SHORT EXERCISE →
Rewrite everything from the line containing "In a gravity-aware" down to the end of the material below, changing "bare leg" to "exposed leg" and keeping all else the same. Leave the pictures out of your answer.

MATERIAL PROVIDED →
====================
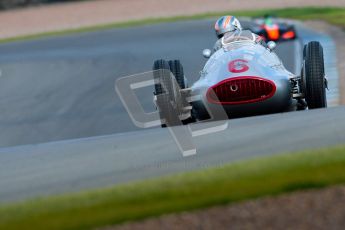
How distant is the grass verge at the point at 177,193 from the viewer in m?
5.62

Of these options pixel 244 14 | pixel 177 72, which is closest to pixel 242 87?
pixel 177 72

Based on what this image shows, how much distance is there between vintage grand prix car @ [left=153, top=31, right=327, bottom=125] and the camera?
8.99m

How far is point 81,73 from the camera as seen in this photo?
17.2 meters

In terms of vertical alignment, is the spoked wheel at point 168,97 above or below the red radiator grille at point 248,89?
below

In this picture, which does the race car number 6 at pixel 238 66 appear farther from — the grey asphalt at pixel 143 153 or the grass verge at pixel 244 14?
the grass verge at pixel 244 14

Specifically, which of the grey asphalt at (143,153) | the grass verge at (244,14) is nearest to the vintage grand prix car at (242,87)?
the grey asphalt at (143,153)

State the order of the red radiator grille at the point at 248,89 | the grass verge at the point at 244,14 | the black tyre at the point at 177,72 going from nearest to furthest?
the red radiator grille at the point at 248,89, the black tyre at the point at 177,72, the grass verge at the point at 244,14

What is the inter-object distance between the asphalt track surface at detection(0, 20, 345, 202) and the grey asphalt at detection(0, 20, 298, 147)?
0.7 inches

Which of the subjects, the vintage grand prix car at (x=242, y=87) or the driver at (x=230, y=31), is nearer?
the vintage grand prix car at (x=242, y=87)

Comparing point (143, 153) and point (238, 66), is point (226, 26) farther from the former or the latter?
point (143, 153)

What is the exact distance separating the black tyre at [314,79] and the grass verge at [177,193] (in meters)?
3.03

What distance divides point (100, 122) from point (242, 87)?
3.83 meters

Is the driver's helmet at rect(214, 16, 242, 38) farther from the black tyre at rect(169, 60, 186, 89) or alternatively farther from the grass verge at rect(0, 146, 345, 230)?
the grass verge at rect(0, 146, 345, 230)

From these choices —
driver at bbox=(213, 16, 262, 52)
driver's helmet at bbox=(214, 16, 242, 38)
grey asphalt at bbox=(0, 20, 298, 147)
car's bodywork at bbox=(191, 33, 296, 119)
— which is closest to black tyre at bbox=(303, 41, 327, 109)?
car's bodywork at bbox=(191, 33, 296, 119)
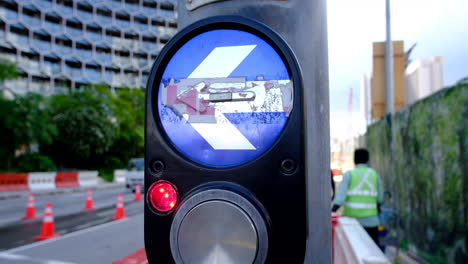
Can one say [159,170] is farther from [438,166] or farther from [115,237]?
[115,237]

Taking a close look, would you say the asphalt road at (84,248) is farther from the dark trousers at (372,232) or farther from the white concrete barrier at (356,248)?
the white concrete barrier at (356,248)

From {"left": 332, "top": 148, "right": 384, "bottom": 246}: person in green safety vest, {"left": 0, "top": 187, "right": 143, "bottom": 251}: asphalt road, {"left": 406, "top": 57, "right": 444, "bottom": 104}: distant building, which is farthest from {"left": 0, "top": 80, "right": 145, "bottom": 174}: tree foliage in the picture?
{"left": 332, "top": 148, "right": 384, "bottom": 246}: person in green safety vest

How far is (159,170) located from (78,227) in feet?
33.0

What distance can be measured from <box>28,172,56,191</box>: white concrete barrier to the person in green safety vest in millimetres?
20726

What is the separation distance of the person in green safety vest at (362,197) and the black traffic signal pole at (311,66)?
378 cm

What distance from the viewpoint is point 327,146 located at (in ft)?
3.93

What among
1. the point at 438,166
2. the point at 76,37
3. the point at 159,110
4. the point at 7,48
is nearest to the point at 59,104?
the point at 7,48

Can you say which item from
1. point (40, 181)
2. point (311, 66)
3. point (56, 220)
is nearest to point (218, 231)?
point (311, 66)

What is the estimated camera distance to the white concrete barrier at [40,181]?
22.0 m

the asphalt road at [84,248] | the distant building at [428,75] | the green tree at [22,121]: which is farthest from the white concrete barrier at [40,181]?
the distant building at [428,75]

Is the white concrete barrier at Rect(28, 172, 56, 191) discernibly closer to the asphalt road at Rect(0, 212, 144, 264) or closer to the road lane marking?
the asphalt road at Rect(0, 212, 144, 264)

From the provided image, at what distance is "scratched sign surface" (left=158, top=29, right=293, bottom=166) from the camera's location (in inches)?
41.5

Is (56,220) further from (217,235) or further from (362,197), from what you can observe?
(217,235)

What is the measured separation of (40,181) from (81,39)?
33766 mm
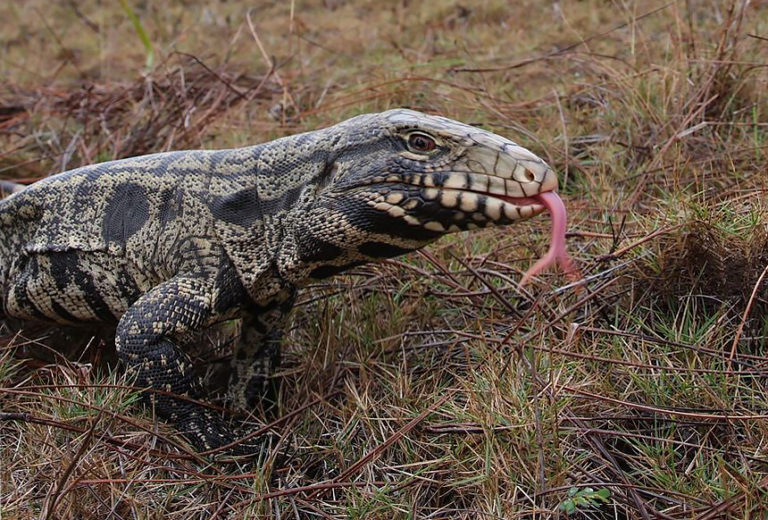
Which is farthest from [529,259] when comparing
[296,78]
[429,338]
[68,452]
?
[296,78]

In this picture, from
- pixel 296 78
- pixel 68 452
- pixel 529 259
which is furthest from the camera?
pixel 296 78

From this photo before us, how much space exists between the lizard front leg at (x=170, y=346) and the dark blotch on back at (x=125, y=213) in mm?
385

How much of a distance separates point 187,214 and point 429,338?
131 cm

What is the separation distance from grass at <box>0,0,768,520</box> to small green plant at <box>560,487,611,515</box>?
12mm

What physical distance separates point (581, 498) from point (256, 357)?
180 centimetres

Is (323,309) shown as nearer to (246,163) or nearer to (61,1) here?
(246,163)

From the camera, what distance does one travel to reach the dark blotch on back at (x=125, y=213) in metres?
3.76

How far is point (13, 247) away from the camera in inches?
163

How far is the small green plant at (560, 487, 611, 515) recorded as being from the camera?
2.84 m

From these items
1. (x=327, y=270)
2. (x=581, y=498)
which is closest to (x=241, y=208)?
(x=327, y=270)

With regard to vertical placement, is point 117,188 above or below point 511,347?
above

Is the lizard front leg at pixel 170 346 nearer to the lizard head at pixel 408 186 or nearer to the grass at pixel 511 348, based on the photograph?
the grass at pixel 511 348

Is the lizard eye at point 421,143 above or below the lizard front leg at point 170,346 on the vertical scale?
above

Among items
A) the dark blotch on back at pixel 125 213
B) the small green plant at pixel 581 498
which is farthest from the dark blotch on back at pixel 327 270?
the small green plant at pixel 581 498
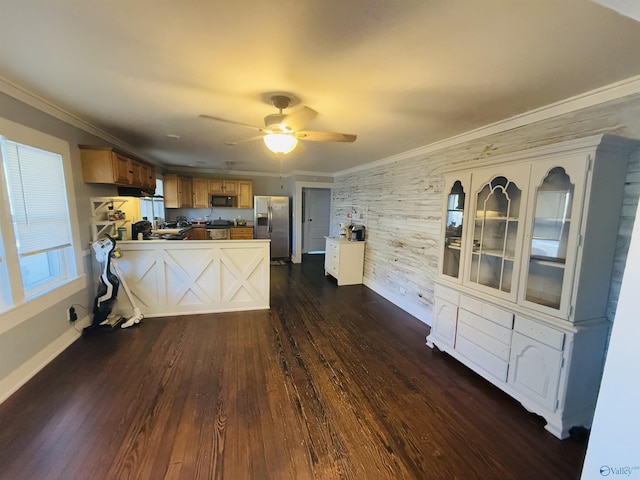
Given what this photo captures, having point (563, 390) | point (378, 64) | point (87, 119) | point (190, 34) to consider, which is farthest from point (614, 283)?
point (87, 119)

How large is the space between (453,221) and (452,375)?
1529mm

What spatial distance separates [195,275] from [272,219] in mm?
3423

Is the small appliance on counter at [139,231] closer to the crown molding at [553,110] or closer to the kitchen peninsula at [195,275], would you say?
the kitchen peninsula at [195,275]

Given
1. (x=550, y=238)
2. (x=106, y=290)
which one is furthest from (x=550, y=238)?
(x=106, y=290)

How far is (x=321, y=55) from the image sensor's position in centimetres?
158

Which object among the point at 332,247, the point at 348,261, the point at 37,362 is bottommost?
the point at 37,362

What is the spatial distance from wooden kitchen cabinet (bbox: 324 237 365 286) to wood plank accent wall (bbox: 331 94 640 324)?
14 cm

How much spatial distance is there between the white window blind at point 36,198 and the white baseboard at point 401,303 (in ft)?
13.9

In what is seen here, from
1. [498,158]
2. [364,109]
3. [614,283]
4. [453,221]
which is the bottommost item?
[614,283]

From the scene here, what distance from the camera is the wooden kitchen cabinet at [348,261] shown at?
526 cm

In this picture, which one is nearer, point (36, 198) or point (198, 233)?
point (36, 198)

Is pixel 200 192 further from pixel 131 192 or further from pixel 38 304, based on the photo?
pixel 38 304

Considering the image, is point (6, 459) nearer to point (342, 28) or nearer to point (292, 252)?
point (342, 28)

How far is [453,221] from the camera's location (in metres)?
2.92
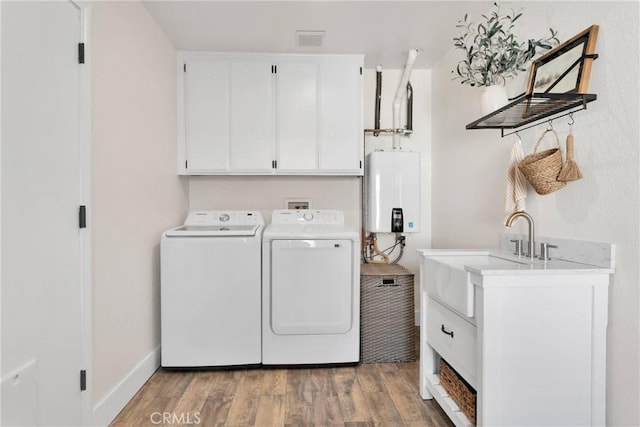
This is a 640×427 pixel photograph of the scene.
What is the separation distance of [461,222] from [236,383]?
1.90 meters

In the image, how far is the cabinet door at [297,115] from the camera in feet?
9.65

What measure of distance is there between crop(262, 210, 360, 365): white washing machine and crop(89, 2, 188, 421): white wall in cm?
75

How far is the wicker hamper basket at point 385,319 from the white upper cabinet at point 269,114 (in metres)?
0.96

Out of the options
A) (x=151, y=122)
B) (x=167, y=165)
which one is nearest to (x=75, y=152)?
(x=151, y=122)

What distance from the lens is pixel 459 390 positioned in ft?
5.50

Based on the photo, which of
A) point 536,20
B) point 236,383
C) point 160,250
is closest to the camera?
point 536,20

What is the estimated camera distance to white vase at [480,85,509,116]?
1.81 meters

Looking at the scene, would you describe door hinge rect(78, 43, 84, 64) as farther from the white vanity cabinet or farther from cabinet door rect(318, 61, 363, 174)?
the white vanity cabinet

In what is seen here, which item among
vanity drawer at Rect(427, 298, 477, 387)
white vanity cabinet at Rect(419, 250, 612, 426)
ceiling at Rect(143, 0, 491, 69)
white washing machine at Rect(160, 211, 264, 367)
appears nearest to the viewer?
white vanity cabinet at Rect(419, 250, 612, 426)

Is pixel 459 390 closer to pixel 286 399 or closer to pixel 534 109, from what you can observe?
pixel 286 399

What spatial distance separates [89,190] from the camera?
1.68 meters

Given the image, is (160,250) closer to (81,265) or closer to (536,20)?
(81,265)

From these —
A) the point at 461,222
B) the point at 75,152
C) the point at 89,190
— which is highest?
the point at 75,152

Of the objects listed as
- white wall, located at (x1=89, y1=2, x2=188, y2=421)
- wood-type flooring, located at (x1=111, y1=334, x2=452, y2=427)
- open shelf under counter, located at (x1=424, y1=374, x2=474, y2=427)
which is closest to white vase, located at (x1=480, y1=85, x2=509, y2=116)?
open shelf under counter, located at (x1=424, y1=374, x2=474, y2=427)
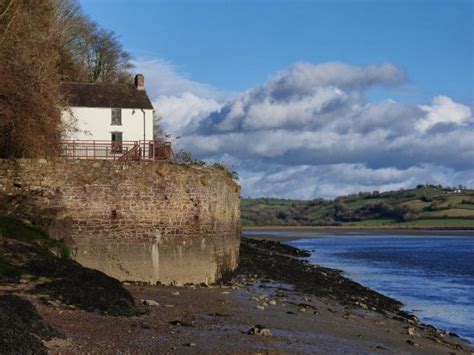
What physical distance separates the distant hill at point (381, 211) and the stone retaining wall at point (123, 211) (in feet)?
371

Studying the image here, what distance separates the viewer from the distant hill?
14138 cm

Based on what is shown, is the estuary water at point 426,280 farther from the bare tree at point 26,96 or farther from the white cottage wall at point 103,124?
the bare tree at point 26,96

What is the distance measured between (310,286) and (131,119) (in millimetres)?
13938

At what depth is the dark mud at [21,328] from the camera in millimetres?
13383

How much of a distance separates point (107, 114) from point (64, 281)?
817 inches

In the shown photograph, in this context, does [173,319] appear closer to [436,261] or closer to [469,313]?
[469,313]

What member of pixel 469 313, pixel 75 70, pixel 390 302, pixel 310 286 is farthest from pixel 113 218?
pixel 75 70

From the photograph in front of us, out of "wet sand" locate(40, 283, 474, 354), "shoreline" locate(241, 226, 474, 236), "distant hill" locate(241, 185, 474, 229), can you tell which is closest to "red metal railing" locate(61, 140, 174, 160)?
"wet sand" locate(40, 283, 474, 354)

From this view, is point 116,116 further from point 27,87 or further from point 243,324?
point 243,324

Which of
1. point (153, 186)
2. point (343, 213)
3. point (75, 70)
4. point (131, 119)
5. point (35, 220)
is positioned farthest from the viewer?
point (343, 213)

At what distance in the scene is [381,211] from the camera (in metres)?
156

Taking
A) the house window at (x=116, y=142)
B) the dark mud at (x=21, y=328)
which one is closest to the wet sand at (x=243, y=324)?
the dark mud at (x=21, y=328)

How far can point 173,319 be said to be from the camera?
18.6 meters

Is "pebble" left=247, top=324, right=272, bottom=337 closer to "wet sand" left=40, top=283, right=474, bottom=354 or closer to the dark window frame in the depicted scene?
"wet sand" left=40, top=283, right=474, bottom=354
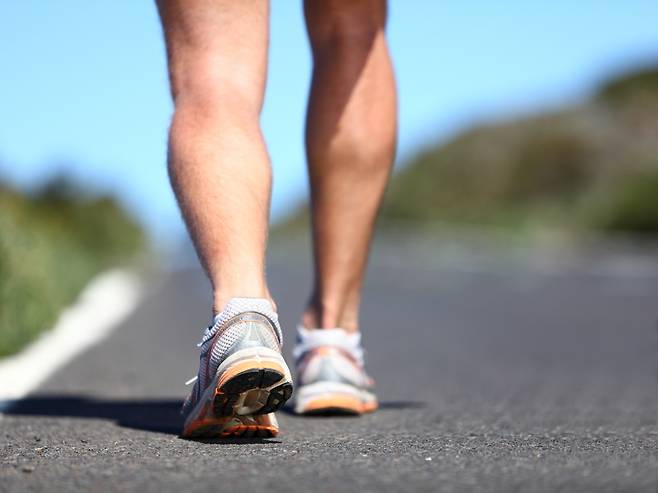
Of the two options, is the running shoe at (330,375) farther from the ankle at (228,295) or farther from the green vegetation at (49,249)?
the green vegetation at (49,249)

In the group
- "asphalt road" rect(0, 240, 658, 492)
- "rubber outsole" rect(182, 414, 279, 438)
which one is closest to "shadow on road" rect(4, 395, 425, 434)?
"asphalt road" rect(0, 240, 658, 492)

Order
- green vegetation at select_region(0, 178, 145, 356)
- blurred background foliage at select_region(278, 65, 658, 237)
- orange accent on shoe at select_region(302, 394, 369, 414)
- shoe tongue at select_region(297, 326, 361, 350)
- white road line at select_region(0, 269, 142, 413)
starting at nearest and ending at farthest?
orange accent on shoe at select_region(302, 394, 369, 414)
shoe tongue at select_region(297, 326, 361, 350)
white road line at select_region(0, 269, 142, 413)
green vegetation at select_region(0, 178, 145, 356)
blurred background foliage at select_region(278, 65, 658, 237)

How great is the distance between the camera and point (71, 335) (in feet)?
19.4

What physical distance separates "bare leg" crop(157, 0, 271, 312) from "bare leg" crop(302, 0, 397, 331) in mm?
674

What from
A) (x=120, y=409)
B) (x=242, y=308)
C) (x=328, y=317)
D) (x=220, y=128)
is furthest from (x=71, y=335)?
(x=242, y=308)

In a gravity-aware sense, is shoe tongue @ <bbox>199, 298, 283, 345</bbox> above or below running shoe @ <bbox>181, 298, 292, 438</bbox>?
above

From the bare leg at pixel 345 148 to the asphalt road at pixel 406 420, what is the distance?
392mm

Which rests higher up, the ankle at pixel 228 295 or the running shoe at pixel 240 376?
the ankle at pixel 228 295

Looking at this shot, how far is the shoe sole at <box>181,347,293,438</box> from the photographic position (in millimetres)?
2467

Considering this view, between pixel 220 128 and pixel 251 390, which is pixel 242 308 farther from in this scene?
pixel 220 128

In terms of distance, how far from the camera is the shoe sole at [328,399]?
129 inches

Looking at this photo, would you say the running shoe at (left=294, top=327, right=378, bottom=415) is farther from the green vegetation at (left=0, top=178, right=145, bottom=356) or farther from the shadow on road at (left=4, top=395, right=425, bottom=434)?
the green vegetation at (left=0, top=178, right=145, bottom=356)

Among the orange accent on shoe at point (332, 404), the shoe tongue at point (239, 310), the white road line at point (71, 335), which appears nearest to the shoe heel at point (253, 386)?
the shoe tongue at point (239, 310)

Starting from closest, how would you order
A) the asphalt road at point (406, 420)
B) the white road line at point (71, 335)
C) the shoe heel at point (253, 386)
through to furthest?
the asphalt road at point (406, 420) → the shoe heel at point (253, 386) → the white road line at point (71, 335)
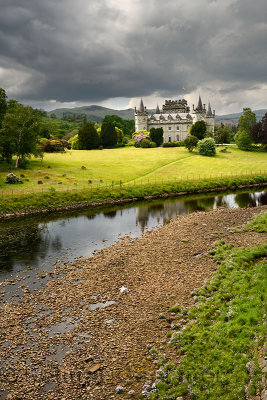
====================
COMPLETED EXERCISE →
In a gravity-aware sense, is shoe tongue @ <bbox>199, 298, 283, 345</bbox> above or below running shoe @ <bbox>181, 298, 292, 438</bbox>?
above

From the exposed leg at pixel 345 148 to the asphalt road at pixel 406 420, what is the distance?
392mm

Which rests higher up, the ankle at pixel 228 295 or the running shoe at pixel 240 376?
the ankle at pixel 228 295

Looking at this shot, how far is the shoe sole at <box>181,347,293,438</box> from the photographic position (in millimetres)?
2467

Considering this view, between pixel 220 128 and pixel 251 390, which is pixel 242 308 farther from in this scene?
pixel 220 128

In terms of distance, how far from the camera is the shoe sole at [328,399]?
129 inches

Looking at this photo, would you say the running shoe at (left=294, top=327, right=378, bottom=415) is farther from the green vegetation at (left=0, top=178, right=145, bottom=356) or farther from the shadow on road at (left=4, top=395, right=425, bottom=434)?
the green vegetation at (left=0, top=178, right=145, bottom=356)

Among the orange accent on shoe at point (332, 404), the shoe tongue at point (239, 310), the white road line at point (71, 335), which appears nearest to the shoe heel at point (253, 386)?
the shoe tongue at point (239, 310)

Starting from closest, how would you order
A) the asphalt road at point (406, 420)
B) the white road line at point (71, 335)
C) the shoe heel at point (253, 386)
through to furthest?
the asphalt road at point (406, 420) → the shoe heel at point (253, 386) → the white road line at point (71, 335)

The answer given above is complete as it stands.